Relação entre motorista e concessionária de rodovia é de consumo. Assim, a empresa fornecedora responde pelos danos, independentemente da culpa. Com esse entendimento, a 3ª Turma do Superior Tribunal de Justiça condenou a Concessionária Rio – Teresópolis (CRT) a pagar R$ 120 mil de indenização por danos morais para José Guilherme Leonel de Rezende Forster. A mãe de Leonel morreu no dia 4 de agosto de 1996 porque o carro que viajava colidiu com um animal solto na pista.
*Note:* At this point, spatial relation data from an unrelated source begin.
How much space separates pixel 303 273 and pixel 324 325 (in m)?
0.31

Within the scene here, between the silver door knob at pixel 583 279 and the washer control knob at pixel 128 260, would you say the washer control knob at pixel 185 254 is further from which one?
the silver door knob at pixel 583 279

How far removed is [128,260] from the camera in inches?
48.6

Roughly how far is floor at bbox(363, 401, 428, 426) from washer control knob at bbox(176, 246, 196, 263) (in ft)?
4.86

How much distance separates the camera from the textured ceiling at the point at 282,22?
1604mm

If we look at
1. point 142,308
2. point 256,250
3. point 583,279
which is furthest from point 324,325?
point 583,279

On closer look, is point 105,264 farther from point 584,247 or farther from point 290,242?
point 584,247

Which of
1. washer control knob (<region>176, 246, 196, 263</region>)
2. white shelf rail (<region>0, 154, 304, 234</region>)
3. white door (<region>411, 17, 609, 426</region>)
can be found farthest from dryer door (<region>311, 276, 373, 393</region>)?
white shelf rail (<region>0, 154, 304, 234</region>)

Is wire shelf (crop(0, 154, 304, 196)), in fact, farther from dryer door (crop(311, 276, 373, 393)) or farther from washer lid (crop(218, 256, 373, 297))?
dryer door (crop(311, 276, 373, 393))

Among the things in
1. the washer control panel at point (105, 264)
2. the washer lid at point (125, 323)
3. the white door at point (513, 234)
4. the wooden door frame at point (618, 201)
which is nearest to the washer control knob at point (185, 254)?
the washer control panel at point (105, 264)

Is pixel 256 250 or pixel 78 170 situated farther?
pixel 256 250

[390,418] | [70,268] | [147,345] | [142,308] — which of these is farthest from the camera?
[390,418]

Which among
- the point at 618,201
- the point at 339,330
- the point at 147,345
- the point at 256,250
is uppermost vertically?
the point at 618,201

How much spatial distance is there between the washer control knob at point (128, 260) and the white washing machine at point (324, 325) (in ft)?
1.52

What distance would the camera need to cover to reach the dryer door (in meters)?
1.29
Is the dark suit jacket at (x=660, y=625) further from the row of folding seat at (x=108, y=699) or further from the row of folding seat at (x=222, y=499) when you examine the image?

O STJ restabeleceu a sentença de primeira instância, reformada pelo Tribunal de Justiça do Rio de Janeiro. O TJ entendeu pela inexistência de nexo de causalidade e isentou a CRT de qualquer responsabilidade sobre o acidente.

Para os desembargadores, não há obrigação legal ou contratual de a concessionária impedir o acesso de animais à pista. Para eles, a obrigação legal de recolhê-los da estrada é da Polícia Rodoviária. O TJ do Rio também considerou descabida a tese de que, com base no Código de Defesa do Consumidor, haveria responsabilidade objetiva da concessionária no acidente por má prestação do serviço.
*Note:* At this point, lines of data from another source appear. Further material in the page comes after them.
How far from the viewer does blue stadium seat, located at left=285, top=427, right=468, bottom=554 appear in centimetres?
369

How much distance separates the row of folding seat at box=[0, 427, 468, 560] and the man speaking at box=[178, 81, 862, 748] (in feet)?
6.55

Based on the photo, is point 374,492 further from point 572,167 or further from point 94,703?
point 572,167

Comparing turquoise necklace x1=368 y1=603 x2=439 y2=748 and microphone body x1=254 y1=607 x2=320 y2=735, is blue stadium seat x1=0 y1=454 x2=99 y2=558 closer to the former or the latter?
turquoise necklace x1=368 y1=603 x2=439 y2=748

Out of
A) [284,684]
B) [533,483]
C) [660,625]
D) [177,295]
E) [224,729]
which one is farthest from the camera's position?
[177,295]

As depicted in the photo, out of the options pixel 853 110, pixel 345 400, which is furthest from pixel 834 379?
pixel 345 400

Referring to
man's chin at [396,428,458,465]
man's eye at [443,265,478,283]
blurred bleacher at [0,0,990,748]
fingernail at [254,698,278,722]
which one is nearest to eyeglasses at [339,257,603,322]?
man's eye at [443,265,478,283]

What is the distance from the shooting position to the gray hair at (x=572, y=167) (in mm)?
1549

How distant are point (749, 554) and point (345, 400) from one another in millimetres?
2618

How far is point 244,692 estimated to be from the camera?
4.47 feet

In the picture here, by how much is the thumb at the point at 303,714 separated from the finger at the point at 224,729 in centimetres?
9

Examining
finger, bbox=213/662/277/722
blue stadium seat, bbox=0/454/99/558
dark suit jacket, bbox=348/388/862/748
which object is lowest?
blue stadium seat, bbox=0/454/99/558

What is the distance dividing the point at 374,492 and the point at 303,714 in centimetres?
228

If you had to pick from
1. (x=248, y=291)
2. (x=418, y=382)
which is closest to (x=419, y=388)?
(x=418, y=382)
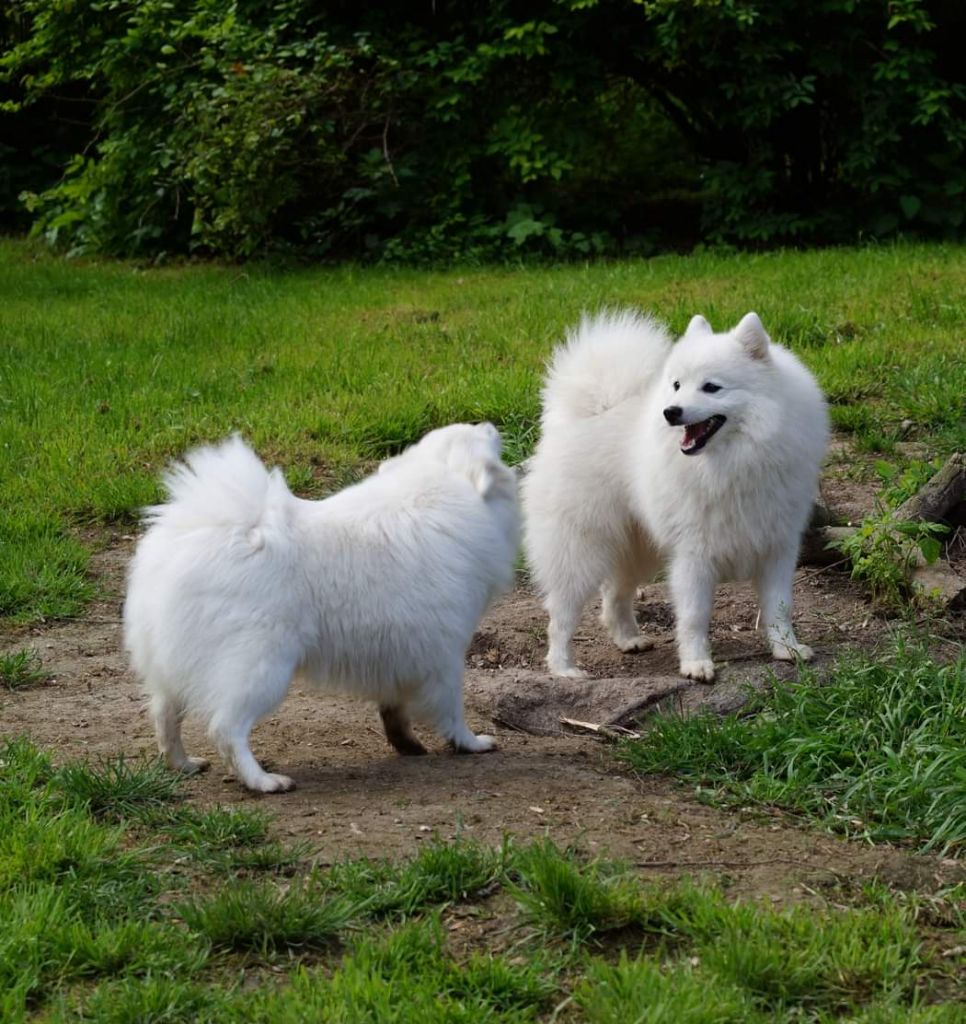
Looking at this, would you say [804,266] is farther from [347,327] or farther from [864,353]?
[347,327]

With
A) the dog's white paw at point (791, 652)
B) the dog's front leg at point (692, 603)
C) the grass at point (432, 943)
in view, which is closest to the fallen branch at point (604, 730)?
the dog's front leg at point (692, 603)

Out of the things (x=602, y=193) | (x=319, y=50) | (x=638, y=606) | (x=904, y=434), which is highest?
(x=319, y=50)

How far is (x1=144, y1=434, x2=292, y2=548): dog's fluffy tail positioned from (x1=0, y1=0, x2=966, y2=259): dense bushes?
7878 millimetres

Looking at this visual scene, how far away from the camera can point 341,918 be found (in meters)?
3.30

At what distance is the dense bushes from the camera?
1202 centimetres

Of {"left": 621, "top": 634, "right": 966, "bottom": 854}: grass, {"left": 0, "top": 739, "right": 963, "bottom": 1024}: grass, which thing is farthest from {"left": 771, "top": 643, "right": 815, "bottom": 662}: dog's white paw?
{"left": 0, "top": 739, "right": 963, "bottom": 1024}: grass

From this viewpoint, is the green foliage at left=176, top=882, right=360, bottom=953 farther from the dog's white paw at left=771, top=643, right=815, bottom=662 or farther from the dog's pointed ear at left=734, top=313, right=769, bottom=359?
the dog's pointed ear at left=734, top=313, right=769, bottom=359

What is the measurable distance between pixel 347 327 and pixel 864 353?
11.5ft

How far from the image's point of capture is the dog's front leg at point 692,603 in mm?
5125

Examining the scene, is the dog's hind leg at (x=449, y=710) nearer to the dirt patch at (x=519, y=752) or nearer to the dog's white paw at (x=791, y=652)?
the dirt patch at (x=519, y=752)

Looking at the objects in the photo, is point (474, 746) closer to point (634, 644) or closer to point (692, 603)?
point (692, 603)

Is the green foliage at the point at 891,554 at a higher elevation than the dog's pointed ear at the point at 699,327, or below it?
below

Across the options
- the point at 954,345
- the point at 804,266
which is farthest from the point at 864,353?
the point at 804,266

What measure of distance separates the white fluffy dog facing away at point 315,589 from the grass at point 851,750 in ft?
2.26
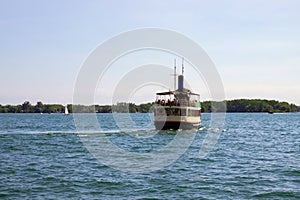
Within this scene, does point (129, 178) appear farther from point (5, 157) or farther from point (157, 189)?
point (5, 157)

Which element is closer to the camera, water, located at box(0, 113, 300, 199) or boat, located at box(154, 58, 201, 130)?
water, located at box(0, 113, 300, 199)

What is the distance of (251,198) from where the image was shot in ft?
64.9

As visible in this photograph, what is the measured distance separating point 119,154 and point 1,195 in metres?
16.9

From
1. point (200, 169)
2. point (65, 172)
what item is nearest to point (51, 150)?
point (65, 172)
O relator do caso no Superior Tribunal de Justiça, ministro Castro Filho, considerou o contrário. Para ele, valem para as concessionárias de serviços públicos os mesmos critérios de responsabilidade do ente público que substituem. “Sendo assim, não há como se afastar a relação consumerista existente entre a empresa concessionária e os usuários de seus serviços, uma vez que as partes presentes neste tipo de contrato se submetem aos princípios definidos pelo Código de Defesa do Consumidor”, destacou.

O relator também transcreveu em seu voto trecho da obra Programa de Responsabilidade Civil, de Sérgio Cavalieri Filho, e o caput do artigo 14 do CDC – “o fornecedor de serviços responde, independentemente da existência de culpa, pela reparação dos danos causados aos consumidores por defeitos relativos à prestação de serviços, bem como por informações insuficientes ou inadequadas sobre sua fruição e riscos”.

Resp 647.710

Leia a íntegra da decisão

RECURSO ESPECIAL Nº 647.710 – RJ (2004/0060056-0)
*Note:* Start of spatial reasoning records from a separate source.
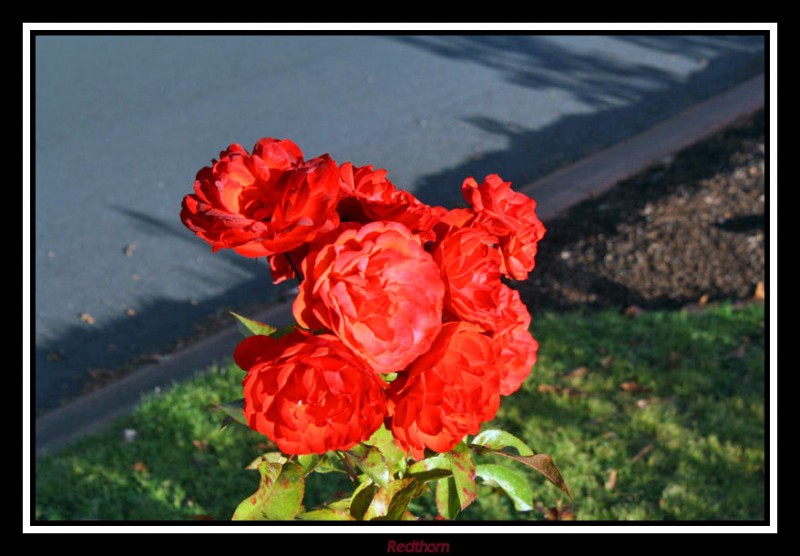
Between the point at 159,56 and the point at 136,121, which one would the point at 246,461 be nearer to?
the point at 136,121

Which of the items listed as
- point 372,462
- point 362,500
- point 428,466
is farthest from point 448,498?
point 372,462

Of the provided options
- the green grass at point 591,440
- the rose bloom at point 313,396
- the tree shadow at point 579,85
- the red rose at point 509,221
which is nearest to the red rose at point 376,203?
the red rose at point 509,221

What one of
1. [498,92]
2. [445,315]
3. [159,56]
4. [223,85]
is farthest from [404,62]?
[445,315]

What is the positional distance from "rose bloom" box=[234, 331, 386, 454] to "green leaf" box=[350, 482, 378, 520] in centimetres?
38

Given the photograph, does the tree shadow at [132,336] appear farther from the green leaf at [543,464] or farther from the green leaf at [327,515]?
the green leaf at [543,464]

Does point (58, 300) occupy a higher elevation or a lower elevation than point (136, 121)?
lower

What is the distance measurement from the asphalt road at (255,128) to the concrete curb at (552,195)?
0.20 metres

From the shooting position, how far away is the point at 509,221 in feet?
5.43

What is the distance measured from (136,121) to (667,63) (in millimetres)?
4738

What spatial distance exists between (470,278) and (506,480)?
713 mm

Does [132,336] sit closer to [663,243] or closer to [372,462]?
[663,243]

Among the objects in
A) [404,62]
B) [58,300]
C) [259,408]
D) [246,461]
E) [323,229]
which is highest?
[404,62]

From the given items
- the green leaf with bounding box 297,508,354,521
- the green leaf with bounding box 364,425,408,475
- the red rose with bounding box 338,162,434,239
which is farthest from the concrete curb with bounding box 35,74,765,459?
the red rose with bounding box 338,162,434,239
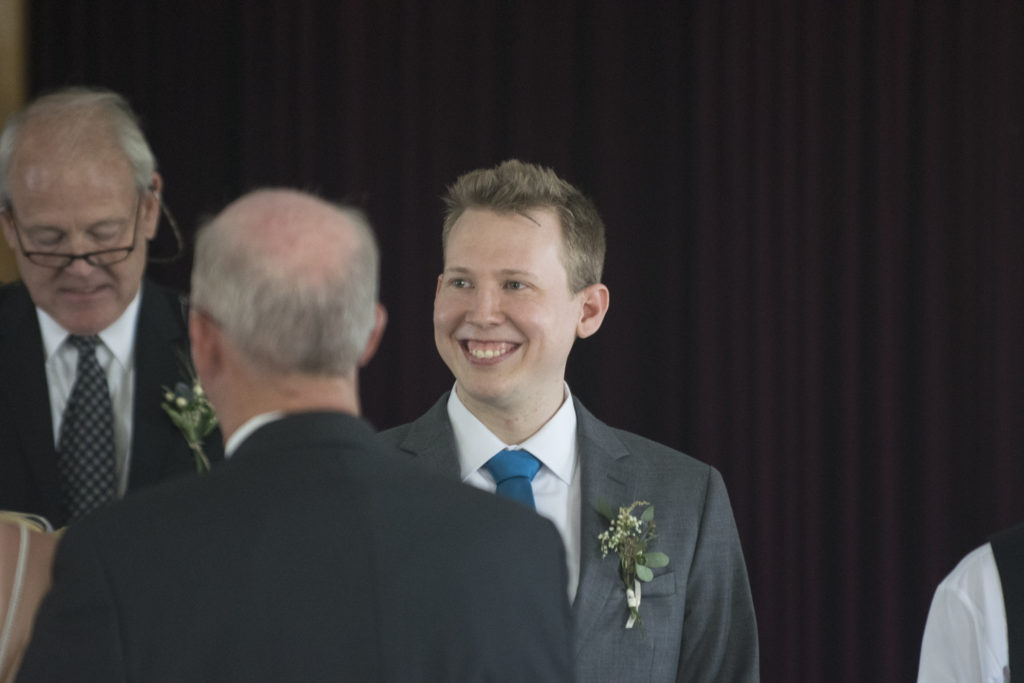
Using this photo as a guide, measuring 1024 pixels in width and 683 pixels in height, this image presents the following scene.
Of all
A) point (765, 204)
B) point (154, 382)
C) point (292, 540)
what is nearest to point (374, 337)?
point (292, 540)

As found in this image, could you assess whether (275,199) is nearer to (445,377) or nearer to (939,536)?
(445,377)

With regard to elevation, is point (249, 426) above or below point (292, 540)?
above

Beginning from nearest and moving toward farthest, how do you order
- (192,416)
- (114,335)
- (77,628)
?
1. (77,628)
2. (192,416)
3. (114,335)

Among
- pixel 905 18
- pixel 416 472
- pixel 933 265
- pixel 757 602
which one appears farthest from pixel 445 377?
pixel 416 472

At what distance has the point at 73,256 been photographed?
107 inches

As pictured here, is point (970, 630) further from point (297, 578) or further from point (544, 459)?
point (297, 578)

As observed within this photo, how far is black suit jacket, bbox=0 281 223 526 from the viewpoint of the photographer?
9.09ft

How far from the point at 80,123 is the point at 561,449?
124 centimetres

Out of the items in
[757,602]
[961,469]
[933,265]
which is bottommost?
[757,602]

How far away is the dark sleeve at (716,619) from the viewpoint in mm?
2562

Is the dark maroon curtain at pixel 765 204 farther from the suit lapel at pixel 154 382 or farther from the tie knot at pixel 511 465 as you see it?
the tie knot at pixel 511 465

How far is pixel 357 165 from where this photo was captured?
16.3 feet

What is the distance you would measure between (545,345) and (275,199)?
116cm

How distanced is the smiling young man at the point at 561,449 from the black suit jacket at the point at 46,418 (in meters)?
0.49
RECORRENTE : JOSÉ GUILHERME LEONEL DE REZENDE FORSTER ADVOGADO : MARCELO HENRIQUES RIBEIRO DE OLIVEIRA E OUTROS

RECORRIDO: CONCESSIONÁRIA RIO-TERESÓPOLIS S/A – CRT

ADVOGADO: JOÃO CARLOS MIRANDA GARCIA DE SOUSA E OUTROS

RELATÓRIO

O EXMO. SR. MINISTRO CASTRO FILHO(Relator): Cuida-se de recurso especial interposto, com fulcro em ambas as alíneas do permissivo constitucional, por JOSÉ GUILHERME LEONEL DE REZENDE FORSTER contra acórdão do Tribunal de Justiça do Estado do Rio de Janeiro, assim ementado:

“AÇÃO ORDINÁRIA DE INDENIZAÇÃO POR DANOS MORAIS. Colisão de veículo automotor com animal de porte em estrada administrada por concessionária. Não há obrigação legal ou contratual de a concessionária impedir o acesso de animais à pista de rolamento. Inexiste responsabilidade objetiva, visto que o risco assumido pela concessionária decorre dos termos do contrato. Responsabilidade do dono do animal pelos danos por ele causados. Obrigação legal de sua retirada da pista de rolamento por parte da Polícia Rodoviária. Inexistência de nexo causal. Descabimento de responsabilidade pela concessionária. Sentença que se reforma.”

Centra o autor-recorrente seu inconformismo na alegação de violação aos artigos 458 e 535 do Código de Processo Civil; 14, § 1º, da Lei nº 8.078/90 e 1.527 do Código Civil revogado Sustenta, por fim, divergência jurisprudencial com paradigma de outro Tribunal.

Após as contra-razões, o recurso foi inadmitido, tendo a decisão sido agravada.

Em sede de agravo interno, o eminente Ministro Carlos Alberto Menezes Direito converteu o agravo em recurso especial, vindo-me conclusos após a redistribuição por prevenção de Turma, diante de seu impedimento superveniente.

É o relatório.

VOTO

O EXMO. SR. MINISTRO CASTRO FILHO(Relator): Na origem, o autor, ora recorrente, propôs demanda onde buscava reparação por danos morais alegando que, no dia 04-08-96, sua mãe, ao retornar de Teresópolis para o Rio de Janeiro, sofreu acidente fatal por ter o veículo em que viajava colidido com animal que se encontrava na pista.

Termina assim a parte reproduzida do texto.